Further analysis of sixteenth-century Portuguese writings from India or about India continues to be illustrative. It shows that the Portuguese and Europeans settled in the overseas territories used the word more frequently, either when communicating with the kingdom or between themselves, than those that lived in Portugal.33 Secondly, it demonstrates that by the end of the sixteenth century, in the context of the Iberian Union, "casta" had truly become a common sense word among the Portuguese settled in Asia. Thirdly, the spectrum of meanings continued to be wide, even if among certain groups (namely missionaries) there was a gradual compression of them. Still, until the eighteenth-century Estado da Índia, "casta" was mainly used to identify social groups and nations. Some people used the word in one way, others, in the other, while a few combined both meanings. Frequently, it referred to endogamic practices, namely constraints relating to marriage and commensality.34 In all cases, the uses of the word presupposed a conscience of hierarchy and difference.

Still, caste neither described all Indian society nor identified only endogamic groups. The full condensation of meanings and its expansion as a social category with certain characteristics resulted from a combination of different discursive practices, different channels of communication (Portuguese, British, Dutch, French and Indian, at least), and several contexts of reception (Indian, European and other).

The "multinational" Jesuit networks (among other missionaries) contributed to these dynamics. The intense debates that opposed members of the Jesuit order, in the first decades of the seventeenth century, and their diffusion throughout all Europe, helped this word to gain relevance not only in India, but also beyond. The debate between Roberto di Nobili and Gonçalo Fernandes Trancoso, studied by Ines Zupanov, is illustrative.35 However, previous and future discussions were taking place, and other books were produced. Many of them, long before these debates; others, at the same time or after them, like the Livro da Seita dos Índios Gentios (which includes a list of prohibited behavior of people belonging to certain castes of South Asia) or the later Franciscan book, Viagens pela India, which has detailed references to castes, their occupations, and their differences in India.36

In addition to this type of sources that allow us to map the world of meanings the word "casta" had in the Indian world in the context of the Portuguese Empire, we should give special attention to the legal and administrative uses of the word "casta". In contrast with the previous narratives, but frequently in direct interplay with them, this presence could entail immediate consequences, contributing to organize local societies into "castes". This process of perception, identification and policy-making helped, of course, to rigidify, in the Portuguese territories, social dynamics that apparently were, at the time of the arrival of the Portuguese, much more fluid and diverse. We have already referred to the decrees of the first Provincial Council of Goa and their understandings of Indian society.
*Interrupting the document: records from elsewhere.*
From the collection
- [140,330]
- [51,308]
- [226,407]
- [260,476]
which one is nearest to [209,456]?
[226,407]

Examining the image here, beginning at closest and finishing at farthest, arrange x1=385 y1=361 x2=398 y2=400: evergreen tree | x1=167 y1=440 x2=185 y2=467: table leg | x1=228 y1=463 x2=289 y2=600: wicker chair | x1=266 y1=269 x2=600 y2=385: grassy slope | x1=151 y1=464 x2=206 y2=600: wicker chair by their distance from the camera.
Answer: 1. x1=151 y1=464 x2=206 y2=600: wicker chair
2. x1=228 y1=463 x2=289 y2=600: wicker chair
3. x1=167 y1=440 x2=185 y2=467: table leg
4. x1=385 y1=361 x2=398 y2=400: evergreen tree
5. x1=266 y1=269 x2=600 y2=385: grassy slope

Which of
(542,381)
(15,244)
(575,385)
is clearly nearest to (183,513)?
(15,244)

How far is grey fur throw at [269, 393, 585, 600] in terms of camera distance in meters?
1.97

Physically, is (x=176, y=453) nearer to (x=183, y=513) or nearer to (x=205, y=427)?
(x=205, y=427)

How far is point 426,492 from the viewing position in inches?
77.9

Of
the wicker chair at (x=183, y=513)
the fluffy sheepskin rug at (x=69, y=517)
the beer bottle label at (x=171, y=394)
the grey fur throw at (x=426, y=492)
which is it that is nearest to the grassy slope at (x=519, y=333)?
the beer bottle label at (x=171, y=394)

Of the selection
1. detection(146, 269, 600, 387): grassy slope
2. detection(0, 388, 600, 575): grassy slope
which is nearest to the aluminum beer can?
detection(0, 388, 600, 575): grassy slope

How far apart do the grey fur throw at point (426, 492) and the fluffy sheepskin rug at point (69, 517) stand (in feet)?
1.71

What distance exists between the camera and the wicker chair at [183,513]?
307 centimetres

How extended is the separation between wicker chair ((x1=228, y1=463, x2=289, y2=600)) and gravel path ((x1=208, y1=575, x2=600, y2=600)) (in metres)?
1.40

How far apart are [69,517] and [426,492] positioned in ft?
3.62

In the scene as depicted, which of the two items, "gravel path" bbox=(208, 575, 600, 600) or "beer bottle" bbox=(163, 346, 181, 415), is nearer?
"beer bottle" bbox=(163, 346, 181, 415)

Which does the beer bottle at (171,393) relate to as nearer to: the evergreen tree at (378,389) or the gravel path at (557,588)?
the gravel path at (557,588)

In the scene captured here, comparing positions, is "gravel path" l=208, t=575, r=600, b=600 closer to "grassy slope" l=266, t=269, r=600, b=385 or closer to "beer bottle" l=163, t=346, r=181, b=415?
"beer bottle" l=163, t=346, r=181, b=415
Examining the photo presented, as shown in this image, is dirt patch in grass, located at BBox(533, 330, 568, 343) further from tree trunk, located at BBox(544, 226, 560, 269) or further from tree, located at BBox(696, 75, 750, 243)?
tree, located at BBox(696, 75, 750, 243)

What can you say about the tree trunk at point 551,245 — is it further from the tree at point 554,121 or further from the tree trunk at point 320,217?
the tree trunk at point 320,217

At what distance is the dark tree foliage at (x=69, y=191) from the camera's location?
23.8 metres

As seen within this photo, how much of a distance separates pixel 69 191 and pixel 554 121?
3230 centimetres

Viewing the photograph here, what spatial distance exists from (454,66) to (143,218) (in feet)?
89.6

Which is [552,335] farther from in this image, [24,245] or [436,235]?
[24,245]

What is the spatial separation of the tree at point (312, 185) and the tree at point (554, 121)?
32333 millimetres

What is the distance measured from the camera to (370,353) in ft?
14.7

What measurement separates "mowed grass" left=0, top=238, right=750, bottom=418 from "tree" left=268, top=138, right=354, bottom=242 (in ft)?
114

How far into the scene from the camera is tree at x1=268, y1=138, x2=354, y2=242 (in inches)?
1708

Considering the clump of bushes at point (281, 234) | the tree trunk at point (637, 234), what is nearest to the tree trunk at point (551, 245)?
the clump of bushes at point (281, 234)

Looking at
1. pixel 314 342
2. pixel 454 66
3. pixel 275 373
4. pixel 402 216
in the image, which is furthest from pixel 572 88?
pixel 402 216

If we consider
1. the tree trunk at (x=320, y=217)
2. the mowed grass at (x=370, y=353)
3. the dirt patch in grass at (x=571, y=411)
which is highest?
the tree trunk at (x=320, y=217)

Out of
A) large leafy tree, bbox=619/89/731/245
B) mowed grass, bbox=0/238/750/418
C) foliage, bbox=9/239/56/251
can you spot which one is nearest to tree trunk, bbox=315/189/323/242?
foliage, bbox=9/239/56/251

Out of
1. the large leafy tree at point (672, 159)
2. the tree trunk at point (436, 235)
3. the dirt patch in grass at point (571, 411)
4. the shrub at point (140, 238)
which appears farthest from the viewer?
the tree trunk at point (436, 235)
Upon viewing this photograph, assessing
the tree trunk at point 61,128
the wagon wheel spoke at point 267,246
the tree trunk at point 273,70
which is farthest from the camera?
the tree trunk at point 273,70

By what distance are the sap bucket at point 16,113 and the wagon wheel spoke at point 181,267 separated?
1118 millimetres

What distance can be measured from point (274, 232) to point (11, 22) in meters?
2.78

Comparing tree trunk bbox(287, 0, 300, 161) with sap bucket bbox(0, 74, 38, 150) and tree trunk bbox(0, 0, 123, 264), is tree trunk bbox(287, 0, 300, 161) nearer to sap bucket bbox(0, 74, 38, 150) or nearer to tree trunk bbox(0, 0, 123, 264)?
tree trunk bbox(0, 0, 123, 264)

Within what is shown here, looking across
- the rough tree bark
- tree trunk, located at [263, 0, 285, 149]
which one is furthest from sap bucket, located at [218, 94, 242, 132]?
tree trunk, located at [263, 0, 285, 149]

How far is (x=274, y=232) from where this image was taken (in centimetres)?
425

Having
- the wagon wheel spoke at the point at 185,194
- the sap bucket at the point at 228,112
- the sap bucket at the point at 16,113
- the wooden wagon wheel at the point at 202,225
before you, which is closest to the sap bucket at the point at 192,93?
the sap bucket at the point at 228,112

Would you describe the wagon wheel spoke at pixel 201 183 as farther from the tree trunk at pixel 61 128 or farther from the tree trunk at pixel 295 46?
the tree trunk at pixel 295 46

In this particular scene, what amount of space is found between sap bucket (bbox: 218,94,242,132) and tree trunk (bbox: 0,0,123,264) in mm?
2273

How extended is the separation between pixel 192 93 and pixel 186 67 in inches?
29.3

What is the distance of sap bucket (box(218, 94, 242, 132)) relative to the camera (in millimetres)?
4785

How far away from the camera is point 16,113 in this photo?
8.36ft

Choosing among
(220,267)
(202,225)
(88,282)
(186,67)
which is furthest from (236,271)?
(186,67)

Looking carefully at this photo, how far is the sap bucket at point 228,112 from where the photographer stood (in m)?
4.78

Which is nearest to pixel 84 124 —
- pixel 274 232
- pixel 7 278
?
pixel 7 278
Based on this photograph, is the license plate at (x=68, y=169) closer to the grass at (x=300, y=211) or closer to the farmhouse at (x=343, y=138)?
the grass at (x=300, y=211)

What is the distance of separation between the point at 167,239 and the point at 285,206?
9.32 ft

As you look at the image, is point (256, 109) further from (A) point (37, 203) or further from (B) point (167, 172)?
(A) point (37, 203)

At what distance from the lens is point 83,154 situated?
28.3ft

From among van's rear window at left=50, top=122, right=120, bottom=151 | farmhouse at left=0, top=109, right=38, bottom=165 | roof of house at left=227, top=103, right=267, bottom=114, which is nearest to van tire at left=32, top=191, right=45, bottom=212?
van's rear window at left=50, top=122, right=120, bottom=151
They served as a mandatory template for the clerics and religious orders established in Asia in the context of the Portuguese "padroado", helping them "to know" the people with whom they were interacting. In addition, vice regal decrees, following the prescriptions coming out of the Council of Trent and its reception by the Portuguese Crown, almost replicated some of these decrees, enlarging their social impact. The word was present in earlier and later royal and vice regal documents and decrees too. Either to ask about the castes of certain people, to defend the privileges of castes considered "noble", or to derogate their social position, soon the Portuguese in India and the Indians used the word "casta" to reinforce or to contest the social order and the location of a particular group in it.37

For the Indian case, these criticisms have in Mateus de Castro the best seventeenth-century illustration.38 In the treatise Espelho de Bramanes, this catholic Goan questioned the superiority of the Portuguese in relation to the Indians. Castro openly accused the Portuguese in Goa of being mixed-blood, sons and daughters of low-caste Indian women (market-women, Malabars, Bengalis and blacks) and low condition Portuguese men, very inferior to the Brahmans to which he belonged. Therefore, there was no reason for the Brahmans to continue to be subaltern to the Portuguese, at least in the way they were until then.39 In the previous sentence, Mateus de Castro's meaning of "casta" still oscillated between the idea of a social group and that of a nation or, even, of a race. In fact, it is not clear whether Castro considered the Brahmans as a nation or as a social group, and this hesitation persisted in the way he introduced himself to the ecclesiastic authorities in Rome, where he said that he belonged to the "casta dos brâmanes".40

A similar oscillation continues to be present in other texts of this period. Half a century later, the understanding of "casta" as a nation is still present in the Espelho de David contra o Golias do Bramanismo, a book against the Brahmans of Goa, written by father João da Cunha Jaques, of the caste of Charodos. For Jaques, caste was the right word to differentiate nations:

Someone/a person who has been born Portuguese will always be a Portuguese, and will never be an Italian, even if he wants to, because the nation and the Portuguese caste that differentiates him from the Italian is inseparable, and he can never leave or lose.41

Because of that, Jaques refused to attribute the label "casta" to the Brahmans, whom, he argued, were not a nation but only a social group of lower origins. This thesis about the lower status of the Brahmans was already present in previous books, like the Livro da Seita dos Gentios of Jacopo Fenicio, where, in contrast with Jaques, Fenicio uses the word "casta" to describe the Brahmans as "a nation".42

By the second half of the seventeenth century, Goan local elites, Christian and non-Christian, had completely appropriated the word. Reports of the first decades of the next century, written by non-Christian Goans, demonstrate the intensity of this appropriation. For example, one of these reports associated caste with other familiar social rules, and stated:

No one ignores that the first requisite to marry is the equality of blood and nobility of husband and wife; if there is difference between them concerning the blood, the superior one refuses the alliance. This is a common practice in the world, especially among the natives of this land. They belong to different castes and do not mix with those that do not belong to the same caste.43

Parallel to these Portuguese and local (id est, Indian uses in the context of the Portuguese Estado da Índia) uses of the word, when did the word "casta" start to be used by other Europeans to identify Indian social groups?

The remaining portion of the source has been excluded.